[START Dataset rows]

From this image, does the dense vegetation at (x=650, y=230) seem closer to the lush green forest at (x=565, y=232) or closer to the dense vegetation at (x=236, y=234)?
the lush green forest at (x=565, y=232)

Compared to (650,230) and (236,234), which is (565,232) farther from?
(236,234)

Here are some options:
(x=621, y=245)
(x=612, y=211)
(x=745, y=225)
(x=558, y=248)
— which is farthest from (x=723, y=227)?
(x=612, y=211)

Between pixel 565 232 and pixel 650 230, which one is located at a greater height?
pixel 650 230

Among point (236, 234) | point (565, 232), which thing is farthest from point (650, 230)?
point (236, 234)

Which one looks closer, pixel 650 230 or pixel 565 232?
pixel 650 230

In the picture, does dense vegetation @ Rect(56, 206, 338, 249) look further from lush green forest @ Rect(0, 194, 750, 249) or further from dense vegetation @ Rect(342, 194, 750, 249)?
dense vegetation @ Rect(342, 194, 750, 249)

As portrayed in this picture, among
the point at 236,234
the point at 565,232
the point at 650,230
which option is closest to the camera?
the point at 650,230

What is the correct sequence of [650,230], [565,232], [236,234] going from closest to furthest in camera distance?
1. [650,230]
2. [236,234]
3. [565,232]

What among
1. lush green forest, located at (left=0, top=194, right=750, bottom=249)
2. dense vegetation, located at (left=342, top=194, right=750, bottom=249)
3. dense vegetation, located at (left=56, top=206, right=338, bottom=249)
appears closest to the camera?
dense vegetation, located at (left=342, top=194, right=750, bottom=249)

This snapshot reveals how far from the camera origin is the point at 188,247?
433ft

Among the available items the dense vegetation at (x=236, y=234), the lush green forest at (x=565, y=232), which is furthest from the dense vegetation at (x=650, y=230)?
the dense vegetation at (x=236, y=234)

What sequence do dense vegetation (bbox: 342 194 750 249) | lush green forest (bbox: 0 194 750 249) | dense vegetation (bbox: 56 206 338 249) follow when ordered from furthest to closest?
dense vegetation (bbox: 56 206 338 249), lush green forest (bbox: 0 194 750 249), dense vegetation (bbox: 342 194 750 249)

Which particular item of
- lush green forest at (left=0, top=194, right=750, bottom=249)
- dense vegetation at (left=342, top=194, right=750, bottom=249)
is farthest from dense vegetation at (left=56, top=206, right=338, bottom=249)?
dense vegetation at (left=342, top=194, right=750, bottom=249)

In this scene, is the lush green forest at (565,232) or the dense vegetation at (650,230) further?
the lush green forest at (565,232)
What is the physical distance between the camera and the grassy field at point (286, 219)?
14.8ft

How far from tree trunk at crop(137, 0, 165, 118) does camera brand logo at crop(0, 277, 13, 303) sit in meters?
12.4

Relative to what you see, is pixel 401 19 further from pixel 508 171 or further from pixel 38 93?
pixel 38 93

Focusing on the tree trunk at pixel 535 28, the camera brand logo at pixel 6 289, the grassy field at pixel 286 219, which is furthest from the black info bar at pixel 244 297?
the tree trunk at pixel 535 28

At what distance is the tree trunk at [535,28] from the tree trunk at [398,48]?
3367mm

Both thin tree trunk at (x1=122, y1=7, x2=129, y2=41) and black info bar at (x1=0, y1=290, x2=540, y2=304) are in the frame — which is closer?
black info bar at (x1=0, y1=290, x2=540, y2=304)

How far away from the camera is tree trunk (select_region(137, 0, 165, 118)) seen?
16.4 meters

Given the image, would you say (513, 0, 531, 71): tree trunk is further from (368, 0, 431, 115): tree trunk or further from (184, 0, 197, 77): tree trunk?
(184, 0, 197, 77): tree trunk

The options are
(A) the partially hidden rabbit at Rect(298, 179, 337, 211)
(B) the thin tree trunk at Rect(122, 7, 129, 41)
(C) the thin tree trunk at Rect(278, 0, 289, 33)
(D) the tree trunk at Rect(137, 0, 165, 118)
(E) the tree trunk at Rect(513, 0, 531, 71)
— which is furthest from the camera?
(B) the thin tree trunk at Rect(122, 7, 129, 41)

[END Dataset rows]

Stated problem: Quote exactly the line containing "How far away" and every later line through the end of the listing, and no other lines.

Correct response:
How far away from the camera is tree trunk (select_region(137, 0, 165, 118)) seen?
16.4 meters

Given the image, would you say (513, 0, 531, 71): tree trunk is further from (368, 0, 431, 115): tree trunk or further from (184, 0, 197, 77): tree trunk?
(184, 0, 197, 77): tree trunk

The options are
(A) the partially hidden rabbit at Rect(298, 179, 337, 211)
(B) the thin tree trunk at Rect(122, 7, 129, 41)
(C) the thin tree trunk at Rect(278, 0, 289, 33)
(D) the tree trunk at Rect(137, 0, 165, 118)
(E) the tree trunk at Rect(513, 0, 531, 71)
— which is furthest from the camera?
(B) the thin tree trunk at Rect(122, 7, 129, 41)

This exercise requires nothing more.